2、原因是:当你加一个is_delete 状态,并添加到transform的query查询语句中。看似可以解决,实际并不能解决。
我们可以看到当你生成transform并start启动后,目标索引中的数据确实如你所预期的一样。但是当派件员第二天再次派件后,新纪录生成,昨天的记录的is_delete被修改,我们从transform的preview结果中可以看到数据确实变了,如我们预期的一样;但是,实际在目标索引中已经生成的数据并没有改变。
3、换一个思路,我们直接删除历史数据,相当于mysql的delete,通过debezium我们可以将墓碑事件处理,mysql删除的数据同步到es的同样可以删除。这样,我们继续观察transfrom,发现preview中的数据和我们期望的一致;但是,已经生成的目标索引中的数据并没有和preview中看到的一样,而是之前已经生成的旧值。

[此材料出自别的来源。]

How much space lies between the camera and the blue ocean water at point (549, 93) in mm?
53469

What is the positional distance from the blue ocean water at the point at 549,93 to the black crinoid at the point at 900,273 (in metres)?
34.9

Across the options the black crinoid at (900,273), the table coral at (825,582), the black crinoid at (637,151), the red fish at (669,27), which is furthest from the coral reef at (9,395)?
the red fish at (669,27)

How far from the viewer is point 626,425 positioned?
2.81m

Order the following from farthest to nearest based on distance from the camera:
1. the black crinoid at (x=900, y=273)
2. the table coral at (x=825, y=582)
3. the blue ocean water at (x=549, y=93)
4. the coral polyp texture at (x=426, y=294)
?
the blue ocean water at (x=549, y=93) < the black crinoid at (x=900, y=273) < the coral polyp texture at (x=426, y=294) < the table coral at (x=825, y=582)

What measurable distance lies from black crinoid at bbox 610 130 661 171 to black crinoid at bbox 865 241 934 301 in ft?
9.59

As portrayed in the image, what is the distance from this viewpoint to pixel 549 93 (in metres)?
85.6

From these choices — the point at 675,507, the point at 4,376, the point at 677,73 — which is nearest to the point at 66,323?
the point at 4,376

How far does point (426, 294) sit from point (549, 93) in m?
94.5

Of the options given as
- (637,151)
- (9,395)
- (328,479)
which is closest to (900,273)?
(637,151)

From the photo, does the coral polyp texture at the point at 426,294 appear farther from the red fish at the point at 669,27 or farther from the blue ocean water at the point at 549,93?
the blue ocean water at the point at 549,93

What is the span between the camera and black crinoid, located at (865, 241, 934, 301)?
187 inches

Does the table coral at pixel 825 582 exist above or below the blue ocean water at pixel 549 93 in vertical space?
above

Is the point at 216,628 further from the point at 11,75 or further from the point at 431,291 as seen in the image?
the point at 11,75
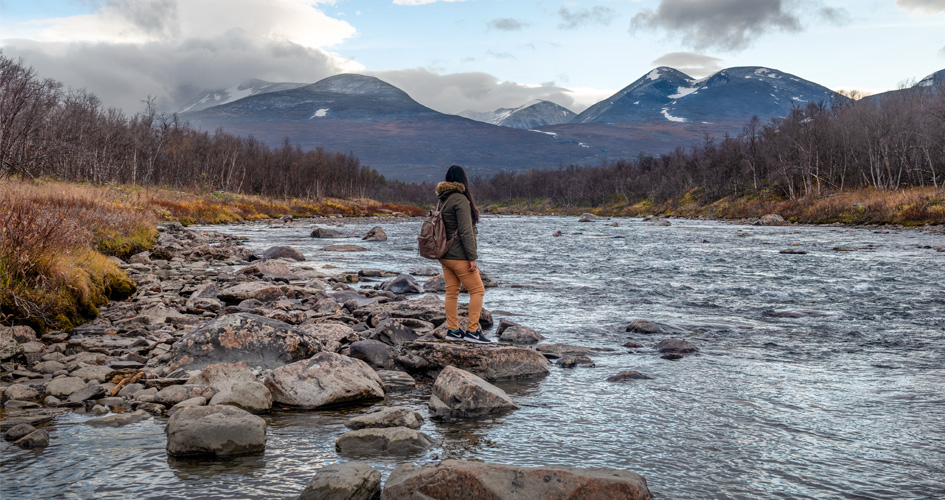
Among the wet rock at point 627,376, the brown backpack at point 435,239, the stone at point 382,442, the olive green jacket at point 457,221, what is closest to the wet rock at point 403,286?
the brown backpack at point 435,239

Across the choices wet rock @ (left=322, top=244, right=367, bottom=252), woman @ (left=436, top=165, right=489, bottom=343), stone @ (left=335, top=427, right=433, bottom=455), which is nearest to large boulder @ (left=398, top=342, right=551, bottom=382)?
woman @ (left=436, top=165, right=489, bottom=343)

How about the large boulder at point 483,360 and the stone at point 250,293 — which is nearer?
the large boulder at point 483,360

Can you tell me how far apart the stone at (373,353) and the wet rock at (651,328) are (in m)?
4.83

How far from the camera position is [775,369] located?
869 cm

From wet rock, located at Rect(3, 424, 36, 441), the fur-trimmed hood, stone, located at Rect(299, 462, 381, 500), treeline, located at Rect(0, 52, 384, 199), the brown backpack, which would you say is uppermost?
treeline, located at Rect(0, 52, 384, 199)

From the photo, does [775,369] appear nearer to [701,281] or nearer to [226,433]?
[226,433]

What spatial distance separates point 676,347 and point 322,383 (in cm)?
571

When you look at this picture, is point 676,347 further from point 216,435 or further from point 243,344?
point 216,435

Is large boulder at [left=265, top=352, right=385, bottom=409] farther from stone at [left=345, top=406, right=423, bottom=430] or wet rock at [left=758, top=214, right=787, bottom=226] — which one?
wet rock at [left=758, top=214, right=787, bottom=226]

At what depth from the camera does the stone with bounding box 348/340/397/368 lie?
8.96 m

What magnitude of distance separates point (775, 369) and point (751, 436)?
3.11m

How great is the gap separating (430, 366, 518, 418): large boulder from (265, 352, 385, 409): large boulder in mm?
863

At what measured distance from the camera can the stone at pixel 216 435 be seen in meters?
5.35

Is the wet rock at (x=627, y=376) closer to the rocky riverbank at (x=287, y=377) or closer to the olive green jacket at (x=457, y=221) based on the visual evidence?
the rocky riverbank at (x=287, y=377)
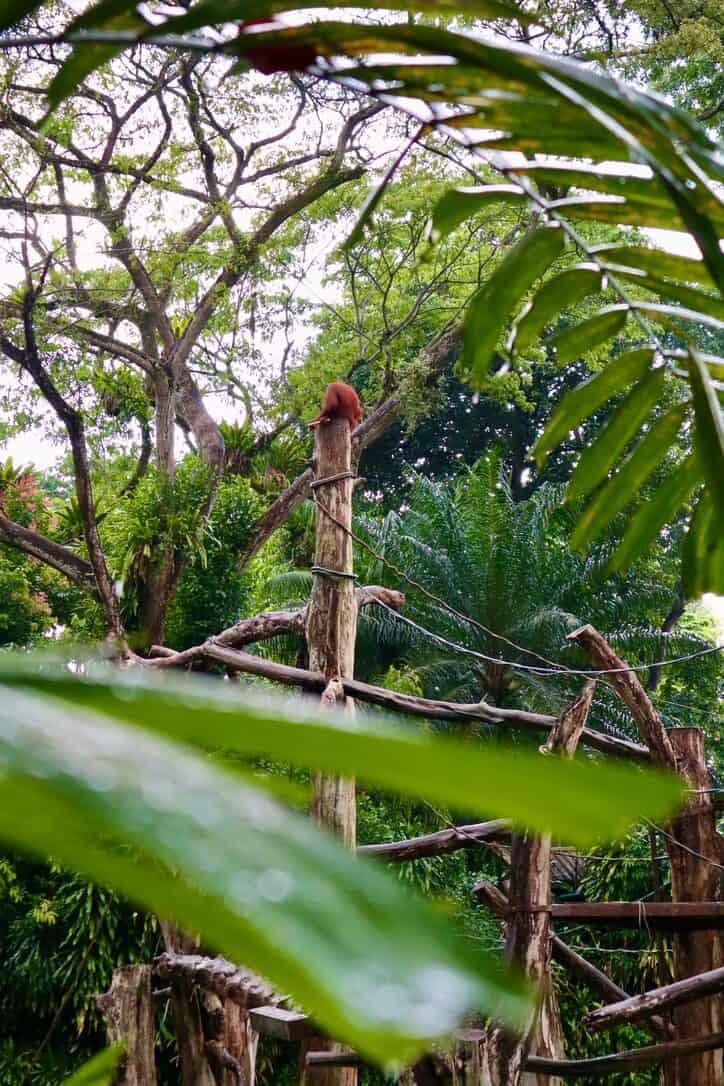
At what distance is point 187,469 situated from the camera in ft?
19.1

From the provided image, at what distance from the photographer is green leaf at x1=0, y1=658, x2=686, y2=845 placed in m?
0.08

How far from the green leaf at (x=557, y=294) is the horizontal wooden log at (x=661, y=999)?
1.45m

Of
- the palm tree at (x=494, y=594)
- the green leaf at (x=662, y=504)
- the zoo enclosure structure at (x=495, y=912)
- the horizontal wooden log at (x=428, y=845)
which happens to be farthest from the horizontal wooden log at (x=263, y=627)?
the palm tree at (x=494, y=594)

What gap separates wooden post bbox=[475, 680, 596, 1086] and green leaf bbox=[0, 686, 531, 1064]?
1.63m

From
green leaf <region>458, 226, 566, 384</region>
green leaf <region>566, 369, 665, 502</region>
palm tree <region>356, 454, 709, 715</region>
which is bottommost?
green leaf <region>566, 369, 665, 502</region>

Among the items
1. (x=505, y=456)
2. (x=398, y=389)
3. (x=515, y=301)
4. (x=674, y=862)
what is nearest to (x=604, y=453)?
(x=515, y=301)

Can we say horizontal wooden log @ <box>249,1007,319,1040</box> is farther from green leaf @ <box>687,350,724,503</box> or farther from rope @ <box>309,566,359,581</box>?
green leaf @ <box>687,350,724,503</box>

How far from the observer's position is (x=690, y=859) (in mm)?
2059

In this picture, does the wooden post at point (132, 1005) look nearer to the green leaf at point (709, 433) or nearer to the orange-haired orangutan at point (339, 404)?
the orange-haired orangutan at point (339, 404)

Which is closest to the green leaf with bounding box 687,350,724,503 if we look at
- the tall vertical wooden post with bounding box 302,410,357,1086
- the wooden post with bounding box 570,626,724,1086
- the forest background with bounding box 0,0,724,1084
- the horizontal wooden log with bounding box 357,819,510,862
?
the wooden post with bounding box 570,626,724,1086

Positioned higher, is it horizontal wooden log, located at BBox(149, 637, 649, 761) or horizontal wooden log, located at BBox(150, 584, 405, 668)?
horizontal wooden log, located at BBox(150, 584, 405, 668)

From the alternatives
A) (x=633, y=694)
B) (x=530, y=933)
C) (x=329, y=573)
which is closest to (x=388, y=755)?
(x=530, y=933)

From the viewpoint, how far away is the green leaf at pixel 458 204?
0.45 m

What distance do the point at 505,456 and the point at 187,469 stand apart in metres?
4.13
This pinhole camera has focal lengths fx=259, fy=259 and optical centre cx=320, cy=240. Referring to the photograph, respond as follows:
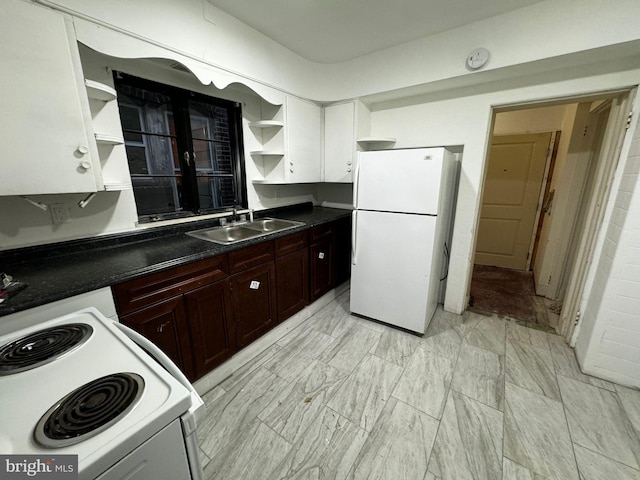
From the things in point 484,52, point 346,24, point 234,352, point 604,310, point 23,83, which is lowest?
point 234,352

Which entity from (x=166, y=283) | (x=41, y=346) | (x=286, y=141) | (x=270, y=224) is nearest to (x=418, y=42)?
(x=286, y=141)

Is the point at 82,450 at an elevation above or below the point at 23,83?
below

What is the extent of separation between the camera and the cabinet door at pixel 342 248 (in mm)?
2842

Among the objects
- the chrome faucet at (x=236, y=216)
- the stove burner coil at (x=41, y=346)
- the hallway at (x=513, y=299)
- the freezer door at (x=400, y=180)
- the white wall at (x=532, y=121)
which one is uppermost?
the white wall at (x=532, y=121)

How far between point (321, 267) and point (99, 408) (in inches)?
82.5

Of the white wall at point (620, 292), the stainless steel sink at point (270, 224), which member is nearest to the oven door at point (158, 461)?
the stainless steel sink at point (270, 224)

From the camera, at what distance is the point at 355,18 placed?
195 cm

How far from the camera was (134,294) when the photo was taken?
1.31 meters

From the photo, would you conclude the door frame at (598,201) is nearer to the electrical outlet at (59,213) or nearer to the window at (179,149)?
the window at (179,149)

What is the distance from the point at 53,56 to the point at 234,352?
6.22ft

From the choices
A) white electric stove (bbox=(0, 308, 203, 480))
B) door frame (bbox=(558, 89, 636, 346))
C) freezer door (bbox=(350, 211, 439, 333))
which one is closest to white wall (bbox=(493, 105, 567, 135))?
door frame (bbox=(558, 89, 636, 346))

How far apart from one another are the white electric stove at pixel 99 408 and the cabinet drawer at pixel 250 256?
2.84 feet

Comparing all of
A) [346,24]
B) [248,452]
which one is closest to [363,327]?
[248,452]

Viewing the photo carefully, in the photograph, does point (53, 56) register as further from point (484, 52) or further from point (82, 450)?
point (484, 52)
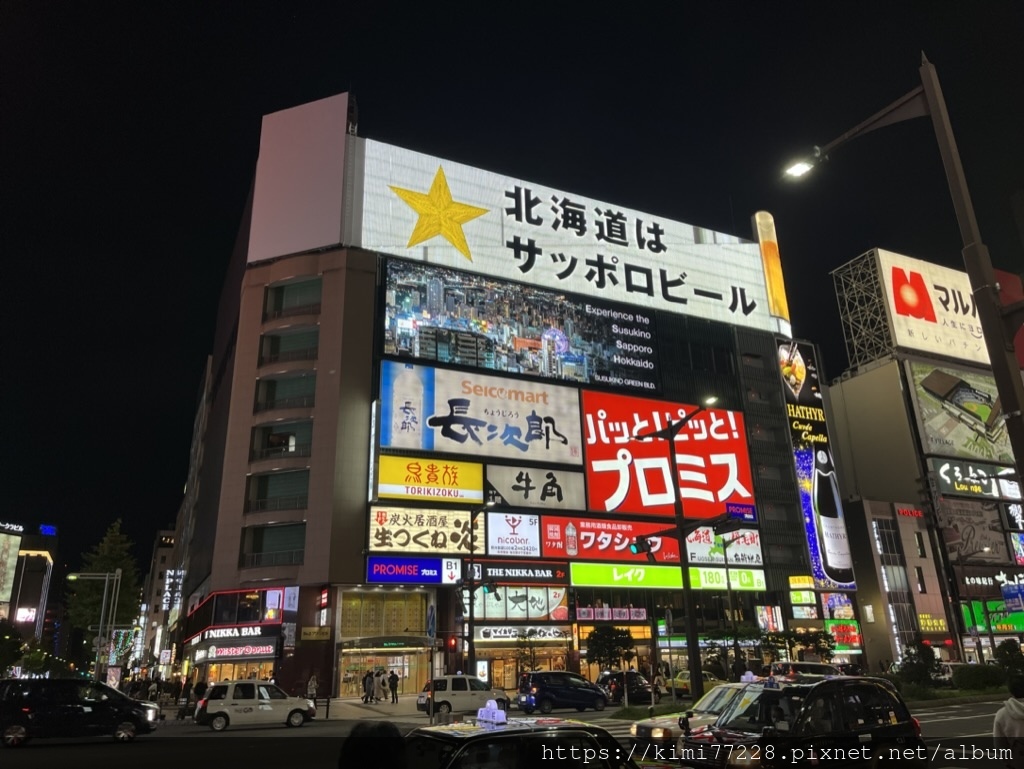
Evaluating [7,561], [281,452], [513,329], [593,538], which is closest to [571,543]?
[593,538]

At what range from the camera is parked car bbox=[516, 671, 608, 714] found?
92.5ft

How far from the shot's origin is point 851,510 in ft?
213

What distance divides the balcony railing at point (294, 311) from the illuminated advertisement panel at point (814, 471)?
135ft

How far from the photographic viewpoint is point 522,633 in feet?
147

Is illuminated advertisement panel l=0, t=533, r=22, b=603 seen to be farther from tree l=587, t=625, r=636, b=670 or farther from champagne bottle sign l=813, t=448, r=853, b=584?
champagne bottle sign l=813, t=448, r=853, b=584

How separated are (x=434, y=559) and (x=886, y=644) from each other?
40.3 metres

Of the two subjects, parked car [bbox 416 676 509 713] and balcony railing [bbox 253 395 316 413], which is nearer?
parked car [bbox 416 676 509 713]

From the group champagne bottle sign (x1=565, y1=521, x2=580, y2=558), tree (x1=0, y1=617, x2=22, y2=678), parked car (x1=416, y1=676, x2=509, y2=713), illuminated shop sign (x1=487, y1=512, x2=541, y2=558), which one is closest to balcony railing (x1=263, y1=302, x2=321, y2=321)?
illuminated shop sign (x1=487, y1=512, x2=541, y2=558)

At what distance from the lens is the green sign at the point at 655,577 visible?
47.6m

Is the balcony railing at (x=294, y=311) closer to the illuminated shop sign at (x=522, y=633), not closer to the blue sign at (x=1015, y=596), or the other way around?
the illuminated shop sign at (x=522, y=633)

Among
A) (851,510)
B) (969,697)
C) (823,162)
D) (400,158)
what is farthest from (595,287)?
(823,162)

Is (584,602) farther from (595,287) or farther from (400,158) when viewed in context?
(400,158)

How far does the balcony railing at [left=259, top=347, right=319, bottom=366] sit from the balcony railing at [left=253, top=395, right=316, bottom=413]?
2.61m

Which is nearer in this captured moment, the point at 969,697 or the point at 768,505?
the point at 969,697
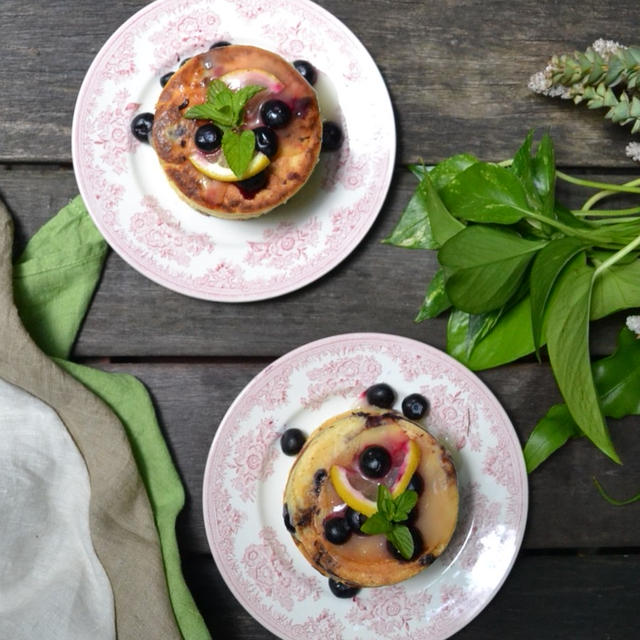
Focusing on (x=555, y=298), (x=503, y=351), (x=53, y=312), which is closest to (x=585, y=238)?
(x=555, y=298)

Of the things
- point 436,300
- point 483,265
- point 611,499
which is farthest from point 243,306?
point 611,499

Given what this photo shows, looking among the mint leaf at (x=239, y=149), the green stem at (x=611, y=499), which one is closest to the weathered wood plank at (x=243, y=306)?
the mint leaf at (x=239, y=149)

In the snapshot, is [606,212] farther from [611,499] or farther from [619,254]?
[611,499]

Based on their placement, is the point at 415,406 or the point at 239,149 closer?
the point at 239,149

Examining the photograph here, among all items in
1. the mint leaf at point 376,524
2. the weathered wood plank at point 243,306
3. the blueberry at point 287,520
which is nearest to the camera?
the mint leaf at point 376,524

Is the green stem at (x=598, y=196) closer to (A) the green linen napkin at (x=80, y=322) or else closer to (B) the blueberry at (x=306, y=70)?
(B) the blueberry at (x=306, y=70)

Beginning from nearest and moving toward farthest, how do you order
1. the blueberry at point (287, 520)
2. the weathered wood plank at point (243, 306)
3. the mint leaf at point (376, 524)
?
the mint leaf at point (376, 524) < the blueberry at point (287, 520) < the weathered wood plank at point (243, 306)

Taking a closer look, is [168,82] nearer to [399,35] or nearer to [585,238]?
[399,35]
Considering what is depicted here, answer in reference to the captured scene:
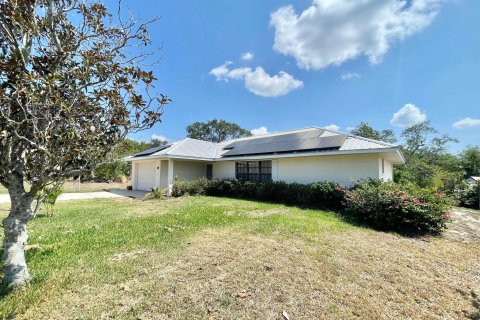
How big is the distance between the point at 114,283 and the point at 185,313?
4.78 feet

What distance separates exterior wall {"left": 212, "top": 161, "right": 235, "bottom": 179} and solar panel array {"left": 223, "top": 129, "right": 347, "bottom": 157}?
84 cm

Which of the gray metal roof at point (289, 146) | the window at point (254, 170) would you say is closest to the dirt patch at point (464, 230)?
the gray metal roof at point (289, 146)

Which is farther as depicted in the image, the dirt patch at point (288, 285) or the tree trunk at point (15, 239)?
the tree trunk at point (15, 239)

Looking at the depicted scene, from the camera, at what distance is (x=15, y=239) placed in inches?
133

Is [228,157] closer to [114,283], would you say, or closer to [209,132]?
[114,283]

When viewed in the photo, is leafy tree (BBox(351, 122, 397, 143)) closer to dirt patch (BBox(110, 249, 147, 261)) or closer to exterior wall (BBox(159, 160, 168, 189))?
exterior wall (BBox(159, 160, 168, 189))

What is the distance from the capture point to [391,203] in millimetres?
7664

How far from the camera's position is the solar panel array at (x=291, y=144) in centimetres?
1255

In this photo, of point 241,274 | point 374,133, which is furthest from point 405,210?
point 374,133

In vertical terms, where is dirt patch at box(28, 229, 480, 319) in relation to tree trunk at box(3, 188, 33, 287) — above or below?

4、通过上述2、3的探索,发现。这个问题,暂时没法通过transform解决。就需要从业务方面考虑了:比如重复派件的数据经过筛选新增到一个新的索引中处理。
5、在此,重新查看了官方文档,发现一个 转换保留策略retention_policy,他可以将符合定义标准的数据将从目标索引中删除。他可以应用在:比如一年前的订单无需统计,就可以用这个实现。但,依旧无法解决上述问题。
----------------------
最近使用transfrom实现一个新功能又遇到了如上所述问题:
1、业务:订单销售额和销量的统计折线图,按天、月、年这种,但是注意,需要排除售后订单。售后订单有两种情况,一种是订单可以部分售后(退款),另一种是整单售后(退款)。为了简化,这里统一成整单退款。
2、订单表同步数据到es的mapping
PUT xxx_order { "mappings": { "properties": { "create_time": { "type": "date" }, "create_user": { "type": "long" }, "update_time": { "type": "date" }, "update_user": { "type": "long" }, "id": { "type": "long" }, "is_deleted": { "type": "long" }, "is_pay": { "type": "long" }, "order_amount": { "type": "long" }, "order_code": { "type": "text", "fields": { "keyword": { "type": "keyword", "ignore_above": 256 } } }, "order_status": { "type": "long" }, "pay_amount": { "type": "long" }, "pay_time": { "type": "date" }, "pay_type": { "type": "long" } } } }
3、假如业务是:销售额是含售后订单的统计,那就比较简单-----》订单销量统计(含售后订单):
说明:is_pay :1 表示已支付
order_status :9 表示已退款
DELETE xxx_order_paid_summary #xx商城-每日订单汇总 PUT _transform/xxx_order_daily_paid_summary_transform { "source": { "index": [ "xxx_order" ], "query": { "term": { "is_pay": { "value": "1" } } } }, "dest": { "index": "xxx_daily_order_paid_summary" }, "frequency": "1m", "sync": { "time": { "field": "update_time", "delay": "1m" } }, "pivot": { "group_by": { "org_code": { "terms": { "field": "org_code.keyword" } }, "statistic_time": { "date_histogram": { "field": "pay_time", "calendar_interval": "1d", "time_zone": "+08:00" } } }, "aggregations": { "pay_amount_sum": { "sum": { "field": "pay_amount" } }, "order_count": { "value_count": { "field": "order_code.keyword" } } } }, "description": "xx商城-每日订单汇总" } POST _transform/xxx_order_daily_paid_summary_transform/_start POST _transform/xxx_order_daily_paid_summary_transform/_stop DELETE _transform/xxx_order_daily_paid_summary_transform
其中sync的field可以使用update_time,也可以使用pay_time,都一样。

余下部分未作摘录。